» **Data listing**
= = = =

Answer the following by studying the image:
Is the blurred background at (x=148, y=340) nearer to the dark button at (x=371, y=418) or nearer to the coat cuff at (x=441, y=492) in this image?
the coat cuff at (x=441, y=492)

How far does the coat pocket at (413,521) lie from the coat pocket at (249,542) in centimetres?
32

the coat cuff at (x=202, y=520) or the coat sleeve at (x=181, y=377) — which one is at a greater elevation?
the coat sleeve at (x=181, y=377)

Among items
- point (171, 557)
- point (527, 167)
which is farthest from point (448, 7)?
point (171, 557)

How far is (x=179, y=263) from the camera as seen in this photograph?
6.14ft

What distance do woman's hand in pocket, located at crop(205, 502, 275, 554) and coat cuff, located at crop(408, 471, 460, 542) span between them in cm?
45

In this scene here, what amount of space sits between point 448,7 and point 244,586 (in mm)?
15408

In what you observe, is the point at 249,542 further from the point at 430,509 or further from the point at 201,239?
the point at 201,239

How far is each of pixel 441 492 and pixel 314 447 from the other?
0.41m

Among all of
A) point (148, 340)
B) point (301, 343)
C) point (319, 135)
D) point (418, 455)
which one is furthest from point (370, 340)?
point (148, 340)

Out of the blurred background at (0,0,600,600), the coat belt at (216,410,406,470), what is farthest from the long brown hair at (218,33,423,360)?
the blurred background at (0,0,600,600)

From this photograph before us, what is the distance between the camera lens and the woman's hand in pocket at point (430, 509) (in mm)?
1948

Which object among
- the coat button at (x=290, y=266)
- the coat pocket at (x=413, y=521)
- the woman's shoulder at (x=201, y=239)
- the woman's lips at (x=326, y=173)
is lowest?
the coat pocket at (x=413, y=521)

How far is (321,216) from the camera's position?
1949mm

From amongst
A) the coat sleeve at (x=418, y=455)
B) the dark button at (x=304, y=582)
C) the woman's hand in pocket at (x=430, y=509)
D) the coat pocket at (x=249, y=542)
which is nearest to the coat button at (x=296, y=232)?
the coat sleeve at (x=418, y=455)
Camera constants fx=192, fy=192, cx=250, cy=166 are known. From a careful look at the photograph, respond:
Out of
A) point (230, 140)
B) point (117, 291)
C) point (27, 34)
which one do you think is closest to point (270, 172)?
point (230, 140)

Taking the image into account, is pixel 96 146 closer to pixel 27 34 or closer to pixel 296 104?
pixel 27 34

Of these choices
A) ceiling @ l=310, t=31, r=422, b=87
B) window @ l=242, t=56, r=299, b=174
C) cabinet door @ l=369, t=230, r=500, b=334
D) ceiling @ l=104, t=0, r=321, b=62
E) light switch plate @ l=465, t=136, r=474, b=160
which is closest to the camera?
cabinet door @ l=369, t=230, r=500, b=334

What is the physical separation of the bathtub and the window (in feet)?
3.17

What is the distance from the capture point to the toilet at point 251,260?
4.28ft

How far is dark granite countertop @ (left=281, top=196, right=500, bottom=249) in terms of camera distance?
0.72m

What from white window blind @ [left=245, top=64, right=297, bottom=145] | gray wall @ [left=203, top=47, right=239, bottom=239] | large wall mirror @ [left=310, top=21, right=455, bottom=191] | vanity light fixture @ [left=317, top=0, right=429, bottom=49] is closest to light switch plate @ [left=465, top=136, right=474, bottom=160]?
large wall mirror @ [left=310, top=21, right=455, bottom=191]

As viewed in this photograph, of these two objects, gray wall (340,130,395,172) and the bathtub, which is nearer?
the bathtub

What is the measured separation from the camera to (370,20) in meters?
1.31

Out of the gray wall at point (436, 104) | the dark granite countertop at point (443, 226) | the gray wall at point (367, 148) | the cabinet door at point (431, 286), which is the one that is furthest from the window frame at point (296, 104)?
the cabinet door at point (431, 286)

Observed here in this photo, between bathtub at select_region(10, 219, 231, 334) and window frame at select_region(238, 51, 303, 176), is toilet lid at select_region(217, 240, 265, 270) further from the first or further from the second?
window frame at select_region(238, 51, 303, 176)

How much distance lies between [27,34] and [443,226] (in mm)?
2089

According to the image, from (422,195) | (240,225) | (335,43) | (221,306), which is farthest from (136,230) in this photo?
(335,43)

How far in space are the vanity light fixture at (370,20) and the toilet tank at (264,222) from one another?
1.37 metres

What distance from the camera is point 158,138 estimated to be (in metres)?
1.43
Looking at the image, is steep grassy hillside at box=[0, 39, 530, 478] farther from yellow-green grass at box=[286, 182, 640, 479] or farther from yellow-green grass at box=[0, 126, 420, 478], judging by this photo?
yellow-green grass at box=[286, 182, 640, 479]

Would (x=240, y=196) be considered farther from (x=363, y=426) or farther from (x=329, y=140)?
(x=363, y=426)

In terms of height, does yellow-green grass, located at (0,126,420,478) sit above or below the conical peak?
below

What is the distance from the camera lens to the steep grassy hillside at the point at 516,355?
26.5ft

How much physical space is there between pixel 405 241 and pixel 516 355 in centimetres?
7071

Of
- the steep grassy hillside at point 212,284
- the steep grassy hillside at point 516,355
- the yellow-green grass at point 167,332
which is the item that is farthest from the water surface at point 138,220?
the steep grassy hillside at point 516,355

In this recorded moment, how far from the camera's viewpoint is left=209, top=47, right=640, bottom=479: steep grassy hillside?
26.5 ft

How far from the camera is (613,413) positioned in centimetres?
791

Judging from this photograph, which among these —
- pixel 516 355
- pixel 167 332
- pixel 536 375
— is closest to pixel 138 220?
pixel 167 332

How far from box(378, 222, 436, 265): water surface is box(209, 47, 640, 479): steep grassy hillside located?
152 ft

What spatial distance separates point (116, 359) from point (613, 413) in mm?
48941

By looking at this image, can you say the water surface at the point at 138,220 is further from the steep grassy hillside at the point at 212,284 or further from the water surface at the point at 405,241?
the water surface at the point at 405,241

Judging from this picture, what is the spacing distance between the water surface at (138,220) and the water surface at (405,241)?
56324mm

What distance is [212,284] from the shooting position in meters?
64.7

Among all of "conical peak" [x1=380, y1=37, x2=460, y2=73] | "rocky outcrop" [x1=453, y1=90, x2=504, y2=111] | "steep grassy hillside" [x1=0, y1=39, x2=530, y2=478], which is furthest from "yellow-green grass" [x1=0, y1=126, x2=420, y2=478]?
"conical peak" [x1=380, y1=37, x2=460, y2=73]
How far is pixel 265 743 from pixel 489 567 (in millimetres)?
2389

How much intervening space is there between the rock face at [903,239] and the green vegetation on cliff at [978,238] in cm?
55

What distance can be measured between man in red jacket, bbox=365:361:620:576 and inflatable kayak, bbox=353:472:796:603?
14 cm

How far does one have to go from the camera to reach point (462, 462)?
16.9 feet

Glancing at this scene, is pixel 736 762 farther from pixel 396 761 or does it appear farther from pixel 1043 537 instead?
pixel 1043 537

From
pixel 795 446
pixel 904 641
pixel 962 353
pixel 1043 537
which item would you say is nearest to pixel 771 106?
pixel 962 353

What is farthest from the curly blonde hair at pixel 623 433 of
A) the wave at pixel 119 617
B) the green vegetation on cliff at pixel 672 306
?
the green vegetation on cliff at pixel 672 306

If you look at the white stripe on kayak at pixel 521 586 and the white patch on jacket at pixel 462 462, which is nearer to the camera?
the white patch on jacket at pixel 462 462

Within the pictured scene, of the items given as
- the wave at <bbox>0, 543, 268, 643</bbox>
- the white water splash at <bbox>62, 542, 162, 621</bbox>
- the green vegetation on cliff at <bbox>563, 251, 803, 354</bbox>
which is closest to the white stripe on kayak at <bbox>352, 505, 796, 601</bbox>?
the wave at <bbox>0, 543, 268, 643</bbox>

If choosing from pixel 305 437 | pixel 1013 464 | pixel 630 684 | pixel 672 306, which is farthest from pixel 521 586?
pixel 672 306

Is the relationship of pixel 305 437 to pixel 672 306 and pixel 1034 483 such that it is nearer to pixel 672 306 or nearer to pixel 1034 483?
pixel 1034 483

= = = =

» **Task goal**
Repeat, word for word, the records from the line containing "According to the" up to and including the line containing "1.37 metres".

» **Written solution**
According to the image, from (422,195) | (240,225) | (335,43) | (221,306), which is farthest from (136,230) in this photo?
(335,43)

How far in space are the vanity light fixture at (370,20) and the toilet tank at (264,222) from one another?
1.37 metres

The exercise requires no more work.